El Instituto Nacional de Bienestar Estudiantil (INABIE) y la Organización de las Naciones Unidas para la Alimentación y la Agricultura (FAO) inauguraron en Monte Plata ocho cocinas escolares, ocho huertos pedagógicos y dos sistemas de captación y aprovechamiento de agua de lluvia. La iniciativa, enmarcada en el fortalecimiento del Programa de Alimentación Escolar (PAE), busca transformar las condiciones en que miles de estudiantes dominicanos reciben su alimentación diaria dentro del sistema educativo público.
Lo que cambia para más de 3,200 estudiantes en Monte Plata
Las nuevas infraestructuras beneficiarán a 3,234 miembros de la comunidad educativa, entre estudiantes y docentes, quienes ahora contarán con mejores condiciones para la preparación de alimentos, la higiene y el acceso al agua potable. No se trata solo de obras físicas: cada intervención responde a una necesidad concreta que afectaba directamente la calidad de la alimentación que reciben los niños en horario escolar.
Durante la inauguración, el director ejecutivo del INABIE, Adolfo Pérez, enfatizó el impacto positivo de estas iniciativas en la vida de los estudiantes y reafirmó el compromiso institucional con acciones que mejoren la alimentación escolar en el país. Por su parte, el representante de la FAO en la República Dominicana, Rodrigo Castañeda, subrayó que contar con cocinas adecuadas y acceso al agua es fundamental para garantizar alimentos saludables en los centros educativos.
La actividad también contó con la presencia del viceministro del Ministerio de la Presidencia, Luis Madera, y del director de Infraestructura del Ministerio de Educación, Carlos Martínez, junto a otros funcionarios y miembros de la comunidad educativa de la provincia.
Los centros beneficiados y el alcance de las obras
Las cocinas escolares inauguradas en Monte Plata fueron sometidas a un proceso integral de readecuación que incluyó demolición, reconstrucción y mejoras en ventilación, iluminación, sistemas eléctricos y de plomería. Los ocho centros educativos que recibieron estas instalaciones son:
- Politécnico José de la Luz Guillén
- Mata Limón
- Portal de Belén
- Politécnico Ciudad del Conocimiento
- Josefa Roselló
- Escuela Gregorio Luperón
- Eugenio María de Hostos (Los Limones)
- José Vásquez Jiménez (El Corozo)
Adicionalmente, se instalaron dos sistemas de captación y aprovechamiento de agua de lluvia en el Centro Educativo Morayma Veloz y la Escuela Eugenio María de Hostos, facilitando el uso de agua pluvial tanto para la preparación de alimentos como para la limpieza de los espacios escolares. Esta solución resulta especialmente relevante en zonas donde el acceso al agua corriente no siempre está garantizado.

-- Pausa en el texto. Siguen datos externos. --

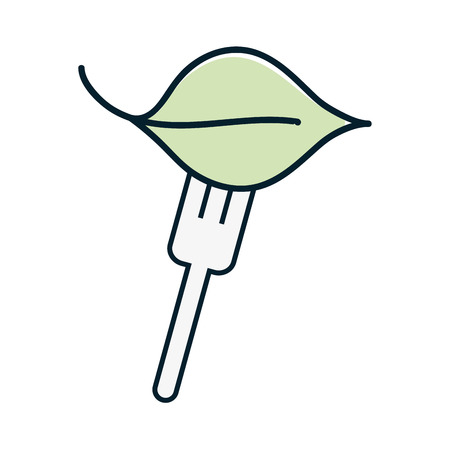 fresh leaf to prepair natural salad, vector illustrationのイラスト素材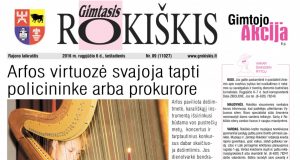 08-06 "Gimtojo Rokiškio" numeris.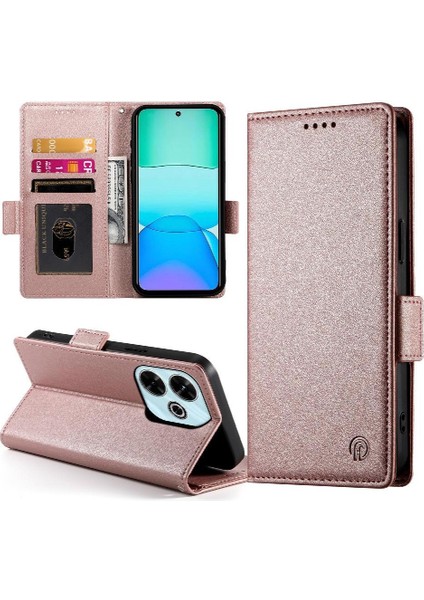 Xiaomi Redmi 13 Kartvizit Yuvaları Için Flip Case Günlük Kullanım Flip Cüzdan (Yurt Dışından)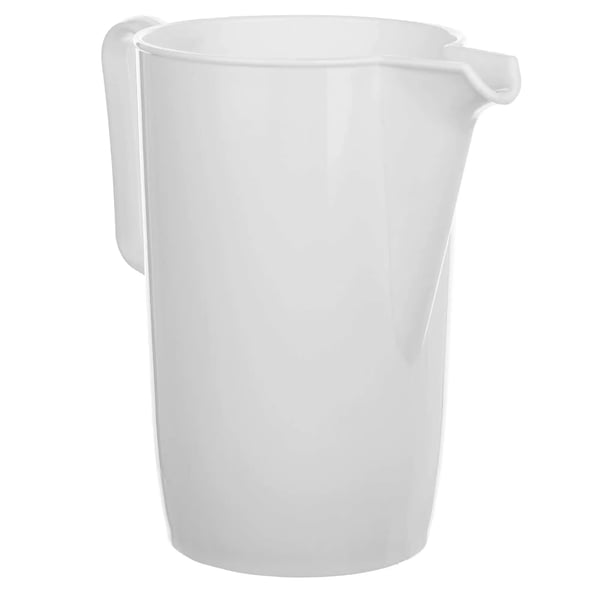 Plastkande - Serveringskande - 2 l - FCM-godkendt - Fødevaregodkendt - Hvid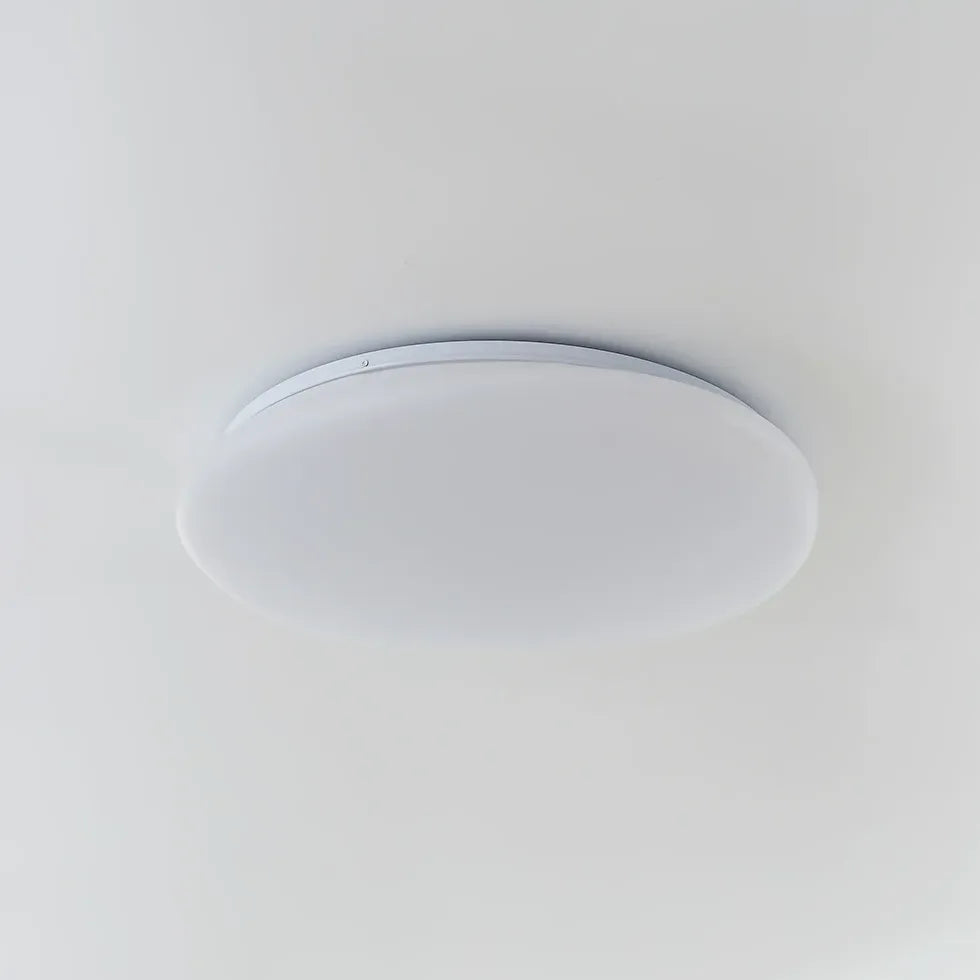 Irregular for Bedroom White Flush Ceiling Lights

El proyecto también implementó huertos escolares pedagógicos bajo la modalidad de casa sombra, espacios diseñados para que los estudiantes aprendan sobre producción de alimentos, nutrición y sostenibilidad ambiental desde el aula. Lejos de ser jardines decorativos, estos huertos funcionan como laboratorios vivos donde la educación alimentaria se convierte en experiencia práctica.
Una segunda intervención que consolida un modelo replicable
La inauguración en Monte Plata representa la segunda intervención de este tipo bajo la actual gestión del INABIE. La primera tuvo lugar en San Juan, donde se entregaron seis cocinas y seis huertos escolares. La progresión entre ambas entregas —de seis a ocho cocinas, y con la incorporación de los sistemas de agua— sugiere un modelo que se perfecciona con cada implementación.
El fortalecimiento de los Comités de Alimentación y Nutrición Escolar (CANE) en 88 centros educativos de la región apunta precisamente a garantizar que estas mejoras no queden en la inauguración, sino que se sostengan en el tiempo a través de estructuras comunitarias con capacidad de gestión. El respaldo institucional es amplio: participan el Ministerio de Educación, el Ministerio de Salud Pública, el Ministerio de Agricultura y organismos internacionales como el Programa de las Naciones Unidas para el Desarrollo (PNUD).
Con estas acciones, el INABIE reafirma su apuesta por un Programa de Alimentación Escolar que va más allá de la entrega de raciones: apunta a construir entornos escolares donde la nutrición, la higiene y la educación alimentaria sean parte integral de la experiencia educativa de los estudiantes dominicanos.